Ruben: Yes. Greece had some policies – like we couldn’t all board the same boat, that sort of thing. We had 1,160 people tested for nucleic acid at one point, and luckily, everyone was negative, so one positive case and the whole shoot might have gone down the drain and the whole movie would have been postponed indefinitely. Especially when we had to shoot the scenes on the yacht, the rent was not cheap. Of course, there were a lot of interesting things about the shoot and the whole experience was great because everyone worked well together and was able to put aside their differences and work together to solve problems. So, despite all the problems, we had a pretty good shoot.

Q: The world has changed a lot in the last five or six years, has that had any impact on your work?

Ruben: Absolutely. I think “Don’t Look Up” is a great movie, and even though it tries to be (deliberately) satirical, it’s still accurate. These things are happening! But obviously, I’m focusing on a much smaller level. I’m more interested in the social interactions between humans when we have some kind of embarrassment, or dealing with the fear of losing face, etc.

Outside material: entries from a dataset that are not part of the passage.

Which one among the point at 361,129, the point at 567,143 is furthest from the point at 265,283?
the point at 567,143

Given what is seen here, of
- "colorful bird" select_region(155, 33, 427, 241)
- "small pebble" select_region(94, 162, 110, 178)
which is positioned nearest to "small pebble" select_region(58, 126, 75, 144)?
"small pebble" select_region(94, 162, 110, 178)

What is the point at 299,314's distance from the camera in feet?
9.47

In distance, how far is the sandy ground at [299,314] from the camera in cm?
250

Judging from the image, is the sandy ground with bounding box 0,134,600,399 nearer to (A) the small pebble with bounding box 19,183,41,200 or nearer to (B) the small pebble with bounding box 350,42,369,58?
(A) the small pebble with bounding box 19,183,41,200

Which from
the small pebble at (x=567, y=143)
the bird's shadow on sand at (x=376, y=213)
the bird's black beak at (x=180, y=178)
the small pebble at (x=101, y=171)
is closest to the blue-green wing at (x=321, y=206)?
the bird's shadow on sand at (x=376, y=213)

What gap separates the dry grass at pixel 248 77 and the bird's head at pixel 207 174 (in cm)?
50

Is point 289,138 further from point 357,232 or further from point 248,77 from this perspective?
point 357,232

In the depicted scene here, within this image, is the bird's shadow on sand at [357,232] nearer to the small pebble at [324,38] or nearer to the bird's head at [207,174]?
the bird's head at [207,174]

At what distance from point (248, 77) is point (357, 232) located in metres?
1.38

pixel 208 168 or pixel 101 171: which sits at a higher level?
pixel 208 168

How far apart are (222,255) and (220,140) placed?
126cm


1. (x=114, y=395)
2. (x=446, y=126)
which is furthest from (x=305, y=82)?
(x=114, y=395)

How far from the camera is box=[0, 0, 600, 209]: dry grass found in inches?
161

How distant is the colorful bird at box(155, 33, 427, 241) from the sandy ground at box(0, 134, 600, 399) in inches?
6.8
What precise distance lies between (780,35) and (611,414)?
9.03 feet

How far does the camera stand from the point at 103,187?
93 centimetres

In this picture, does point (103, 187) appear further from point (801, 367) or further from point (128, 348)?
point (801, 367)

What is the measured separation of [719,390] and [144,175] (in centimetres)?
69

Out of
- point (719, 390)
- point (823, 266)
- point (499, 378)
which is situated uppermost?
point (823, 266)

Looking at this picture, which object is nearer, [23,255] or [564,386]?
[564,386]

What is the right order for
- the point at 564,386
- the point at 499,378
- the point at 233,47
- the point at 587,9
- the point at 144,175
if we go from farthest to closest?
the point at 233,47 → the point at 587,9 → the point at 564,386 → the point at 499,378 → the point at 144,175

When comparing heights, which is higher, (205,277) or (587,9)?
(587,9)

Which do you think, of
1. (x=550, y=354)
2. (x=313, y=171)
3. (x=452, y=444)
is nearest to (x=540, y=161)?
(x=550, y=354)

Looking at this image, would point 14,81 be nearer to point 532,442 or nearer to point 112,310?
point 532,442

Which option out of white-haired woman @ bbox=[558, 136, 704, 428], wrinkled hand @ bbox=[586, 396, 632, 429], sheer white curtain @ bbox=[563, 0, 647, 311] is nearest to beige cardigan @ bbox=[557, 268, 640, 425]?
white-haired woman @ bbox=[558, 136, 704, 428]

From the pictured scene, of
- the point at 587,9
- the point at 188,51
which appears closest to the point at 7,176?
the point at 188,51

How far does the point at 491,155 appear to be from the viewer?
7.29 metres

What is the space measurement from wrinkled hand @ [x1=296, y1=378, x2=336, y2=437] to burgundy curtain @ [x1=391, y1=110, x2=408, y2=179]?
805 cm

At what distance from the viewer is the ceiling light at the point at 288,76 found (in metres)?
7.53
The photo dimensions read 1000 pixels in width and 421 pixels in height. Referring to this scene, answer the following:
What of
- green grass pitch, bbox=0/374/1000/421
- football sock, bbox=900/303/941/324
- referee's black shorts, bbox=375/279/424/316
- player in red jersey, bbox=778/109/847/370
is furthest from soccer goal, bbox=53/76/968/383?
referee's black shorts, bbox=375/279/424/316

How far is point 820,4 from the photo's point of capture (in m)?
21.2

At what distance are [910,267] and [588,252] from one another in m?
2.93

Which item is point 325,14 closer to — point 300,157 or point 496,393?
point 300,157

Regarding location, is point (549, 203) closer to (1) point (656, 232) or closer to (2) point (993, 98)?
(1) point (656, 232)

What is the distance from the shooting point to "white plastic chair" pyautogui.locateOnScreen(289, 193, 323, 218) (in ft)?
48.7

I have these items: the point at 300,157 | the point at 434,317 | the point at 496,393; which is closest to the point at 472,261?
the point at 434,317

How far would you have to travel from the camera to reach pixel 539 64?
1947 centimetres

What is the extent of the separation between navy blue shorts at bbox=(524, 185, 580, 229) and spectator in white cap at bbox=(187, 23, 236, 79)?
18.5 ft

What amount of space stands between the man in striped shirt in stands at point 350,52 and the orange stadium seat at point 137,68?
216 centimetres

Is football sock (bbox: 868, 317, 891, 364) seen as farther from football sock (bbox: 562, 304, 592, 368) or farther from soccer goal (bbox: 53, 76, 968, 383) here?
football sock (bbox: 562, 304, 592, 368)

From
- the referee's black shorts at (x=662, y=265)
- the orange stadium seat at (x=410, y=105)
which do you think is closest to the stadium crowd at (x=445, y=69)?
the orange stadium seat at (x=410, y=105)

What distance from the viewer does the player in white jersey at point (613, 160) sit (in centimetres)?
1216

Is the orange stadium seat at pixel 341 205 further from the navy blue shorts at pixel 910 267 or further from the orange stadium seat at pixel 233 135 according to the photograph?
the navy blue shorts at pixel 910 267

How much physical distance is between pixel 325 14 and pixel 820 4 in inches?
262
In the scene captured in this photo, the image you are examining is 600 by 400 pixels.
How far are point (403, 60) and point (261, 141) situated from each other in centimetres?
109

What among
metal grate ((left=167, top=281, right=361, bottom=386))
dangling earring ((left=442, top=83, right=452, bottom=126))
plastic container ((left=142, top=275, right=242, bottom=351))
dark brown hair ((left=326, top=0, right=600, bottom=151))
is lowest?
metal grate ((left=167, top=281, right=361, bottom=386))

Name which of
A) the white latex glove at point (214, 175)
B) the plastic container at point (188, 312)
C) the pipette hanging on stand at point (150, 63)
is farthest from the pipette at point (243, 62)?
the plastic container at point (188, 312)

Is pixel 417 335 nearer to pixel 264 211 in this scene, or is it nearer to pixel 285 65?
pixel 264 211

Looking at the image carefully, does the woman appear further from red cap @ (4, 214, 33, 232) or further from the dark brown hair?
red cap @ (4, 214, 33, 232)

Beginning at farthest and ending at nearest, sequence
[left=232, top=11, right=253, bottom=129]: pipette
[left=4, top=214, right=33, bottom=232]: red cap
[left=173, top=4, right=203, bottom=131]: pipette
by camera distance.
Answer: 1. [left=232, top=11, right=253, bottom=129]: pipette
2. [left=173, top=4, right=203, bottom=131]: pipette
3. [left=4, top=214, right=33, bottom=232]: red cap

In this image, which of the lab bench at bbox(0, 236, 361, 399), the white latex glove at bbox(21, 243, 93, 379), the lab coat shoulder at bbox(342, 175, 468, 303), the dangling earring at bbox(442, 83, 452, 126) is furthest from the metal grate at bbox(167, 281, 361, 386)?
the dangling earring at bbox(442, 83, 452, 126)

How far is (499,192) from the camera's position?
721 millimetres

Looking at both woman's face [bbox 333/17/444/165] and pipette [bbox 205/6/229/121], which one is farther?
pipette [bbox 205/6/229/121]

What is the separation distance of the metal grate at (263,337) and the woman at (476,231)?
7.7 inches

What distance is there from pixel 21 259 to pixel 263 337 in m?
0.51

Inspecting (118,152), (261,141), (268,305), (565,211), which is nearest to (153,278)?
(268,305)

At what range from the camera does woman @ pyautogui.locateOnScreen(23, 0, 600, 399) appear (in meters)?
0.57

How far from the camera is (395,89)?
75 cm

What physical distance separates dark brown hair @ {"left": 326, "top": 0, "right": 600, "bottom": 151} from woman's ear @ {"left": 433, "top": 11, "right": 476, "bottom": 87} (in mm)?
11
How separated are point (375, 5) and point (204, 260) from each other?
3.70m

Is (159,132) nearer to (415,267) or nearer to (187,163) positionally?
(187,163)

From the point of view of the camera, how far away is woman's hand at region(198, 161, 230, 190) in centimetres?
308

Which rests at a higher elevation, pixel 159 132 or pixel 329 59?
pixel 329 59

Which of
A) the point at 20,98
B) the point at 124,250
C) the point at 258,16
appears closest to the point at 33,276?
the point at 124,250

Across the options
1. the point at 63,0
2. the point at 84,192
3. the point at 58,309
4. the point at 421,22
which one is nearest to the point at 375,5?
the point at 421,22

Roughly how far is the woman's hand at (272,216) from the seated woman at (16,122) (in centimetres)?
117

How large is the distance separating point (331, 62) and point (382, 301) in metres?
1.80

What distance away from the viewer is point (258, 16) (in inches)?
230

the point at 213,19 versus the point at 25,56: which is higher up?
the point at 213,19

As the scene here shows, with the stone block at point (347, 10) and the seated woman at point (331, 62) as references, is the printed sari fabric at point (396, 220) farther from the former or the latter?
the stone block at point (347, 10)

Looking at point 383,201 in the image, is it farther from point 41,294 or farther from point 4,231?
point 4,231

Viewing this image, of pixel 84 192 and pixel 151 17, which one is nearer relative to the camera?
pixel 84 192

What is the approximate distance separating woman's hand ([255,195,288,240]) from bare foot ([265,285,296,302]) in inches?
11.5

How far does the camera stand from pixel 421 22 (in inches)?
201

But there are certain parts of the film that do echo the times. For example, on the yacht, Woody Harrelson plays a Marxist captain who takes revenge on the ship’s guests – the wealthy passengers – by deliberately having a dinner party when the weather is bad. All the passengers have to eat a big dinner when the storm comes, and this will turn into a chaos. Only one person did not get seasick, and he was a Russian oligarch. So the communist from the United States and the capitalist from Russia, sat down to drink and started talking politics.

I grew up in the ’80s and ’90s, and the Eastern and Western camps kept pushing their respective ideologies on each other, and by now, all of a sudden this whole Ukraine thing happened, and we seem to be back to this Eastern/Western camp mindset. In many ways, it’s so outdated, but it’s really happening again.

Q: Your 2014 work “The Tourist” was remade by Hollywood as “Everywhere,” did you have anything to do with that film?

Ruben: No, I let go and let them do it. I was happy that they wanted to do a remake and I thought it was important to let them make their own version. I don’t have any objections to that. You can think of it as a play being performed over and over again in the theater – everyone has the opportunity to present their own version. And there are some really good scenes in that movie, and I’m a little jealous of that.

Q: Looking back at The Tourist, can you consider it your breakthrough work?

Ruben: For me, The Tourist was really the first film where I started to look at male behavior – both male figures and male identity in this era. And then “Square” also explores what it means to be a man, what we struggle with, how we are perceived by the outside world? In many ways, you could say that “Triangle of Sorrow” is the finale of this trilogy, and it really explores what it means to be a man. I drew a lot of inspiration from my own life.

Q: Has the film changed your perception of the fashion world?

Ruben: No. I mean, people in fashion are nice, normal people, they’re no different than people in other industries. Once you get to know them, you won’t be shocked by their obsession with clothes. One thing I don’t like about the fashion industry is that it tries to sell us clothing and products by playing on our insecurities.

For example – and it’s shown in the film – if you follow the very luxurious brands, you’ll notice that their models basically never smile and seem to look down on the consumer. It’s like, they’re at the top of the hierarchy, and the clothes are actually sold to disguise yourself in the social group you belong to. So, if you’re throwing money around for those clothes, you can be at the top of the hierarchy and look down on the rest of the people too. On the flip side, the cheaper the brand, the more smiling and welcoming their models are, like, “Maybe we’re all at the bottom of this triangle hierarchy, but we’re going to have a good time together. I would say that the fashion industry knows all about sociology.